From: Richard Biener <rguenther@suse.de>
To: Tamar Christina <tamar.christina@arm.com>
Cc: gcc-patches@gcc.gnu.org, nd@arm.com, jlaw@ventanamicro.com
Subject: Re: [PATCH 2/3]middle-end: updated niters analysis to handle multiple exits.
Date: Tue, 10 Oct 2023 11:13:58 +0000 (UTC) [thread overview]
Message-ID: <nycvar.YFH.7.77.849.2310101105020.5561@jbgna.fhfr.qr> (raw)
In-Reply-To: <ZRp0Q7ovA3FweWk4@arm.com>
On Mon, 2 Oct 2023, Tamar Christina wrote:
> Hi All,
>
> This second part updates niters analysis to be able to analyze any number of
> exits. If we have multiple exits we determine the main exit by finding the
> first counting IV.
>
> The change allows the vectorizer to pass analysis for multiple loops, but we
> later gracefully reject them. It does however allow us to test if the exit
> handling is using the right exit everywhere.
>
> Additionally since we analyze all exits, we now return all conditions for them
> and determine which condition belongs to the main exit.
>
> The main condition is needed because the vectorizer needs to ignore the main IV
> condition during vectorization as it will replace it during codegen.
>
> To track versioned loops we extend the contract between ifcvt and the vectorizer
> to store the exit number in aux so that we can match it up again during peeling.
>
> Bootstrapped Regtested on aarch64-none-linux-gnu, x86_64-linux-gnu, and
> no issues.
>
> Ok for master?
>
> Thanks,
> Tamar
>
> gcc/ChangeLog:
>
> * tree-if-conv.cc (tree_if_conversion): Record exits in aux.

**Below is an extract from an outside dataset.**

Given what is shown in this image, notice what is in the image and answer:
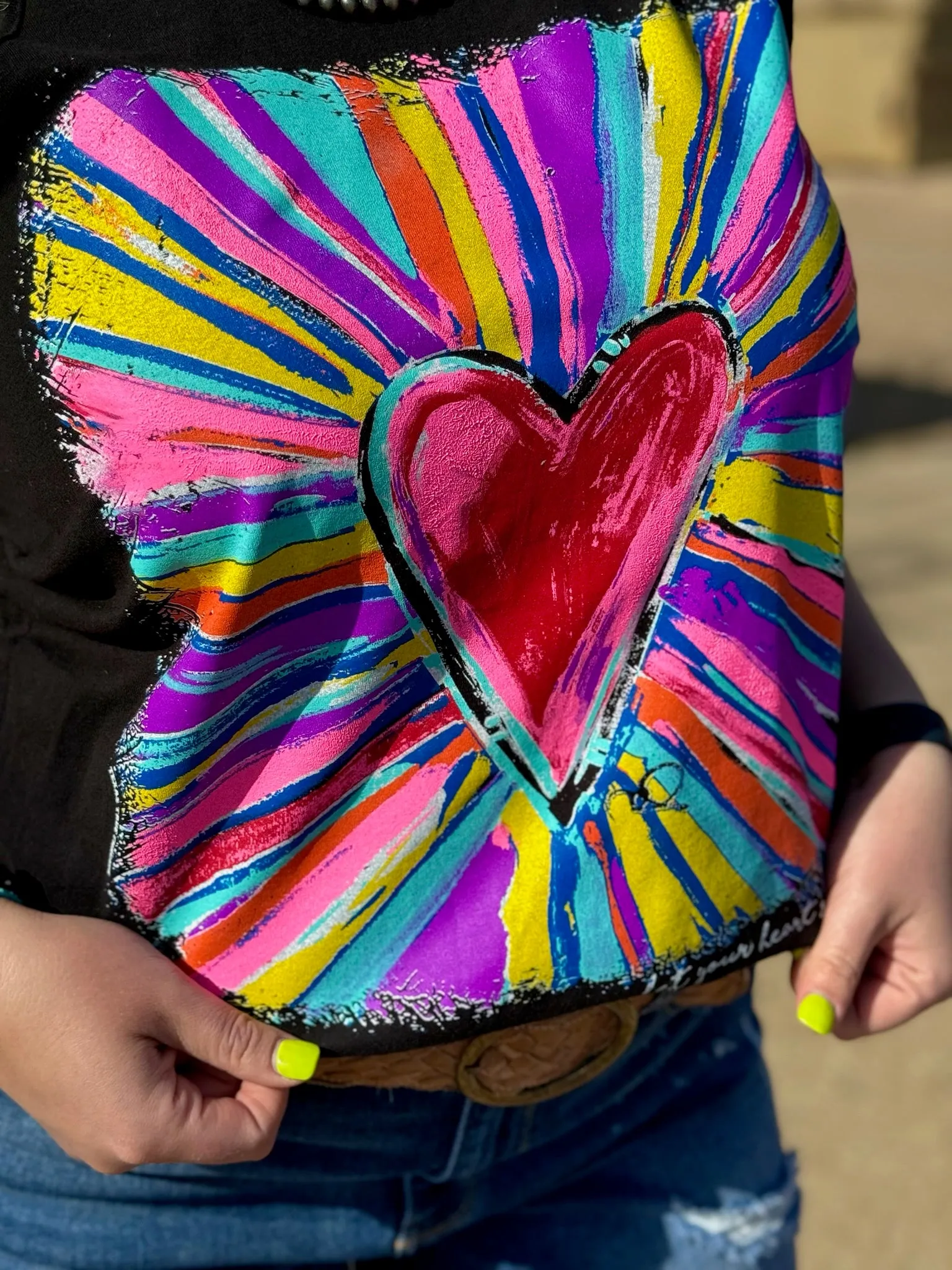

> * tree-vect-loop-manip.cc (slpeel_tree_duplicate_loop_to_edge_cfg): Use
> it.
> * tree-vect-loop.cc (vect_get_loop_niters): Determine main exit.
> (vec_init_loop_exit_info): Extend analysis when multiple exits.
> (vect_analyze_loop_form): Record conds and determine main cond.
> (vect_create_loop_vinfo): Extend bookkeeping of conds.
> (vect_analyze_loop): Release conds.
> * tree-vectorizer.h (LOOP_VINFO_LOOP_CONDS,
> LOOP_VINFO_LOOP_IV_COND): New.
> (struct vect_loop_form_info): Add conds, alt_loop_conds;
> (struct loop_vec_info): Add conds, loop_iv_cond.
>
> --- inline copy of patch --
> diff --git a/gcc/tree-if-conv.cc b/gcc/tree-if-conv.cc
> index 799f071965e5c41eb352b5530cf1d9c7ecf7bf25..3dc2290467797ebbfcef55903531b22829f4fdbd 100644
> --- a/gcc/tree-if-conv.cc
> +++ b/gcc/tree-if-conv.cc
> @@ -3795,6 +3795,13 @@ tree_if_conversion (class loop *loop, vec<gimple *> *preds)
> }
> if (need_to_ifcvt)
> {
> + /* Before we rewrite edges we'll record their original position in the
> + edge map such that we can map the edges between the ifcvt and the
> + non-ifcvt loop during peeling. */
> + uintptr_t idx = 0;
> + for (edge exit : get_loop_exit_edges (loop))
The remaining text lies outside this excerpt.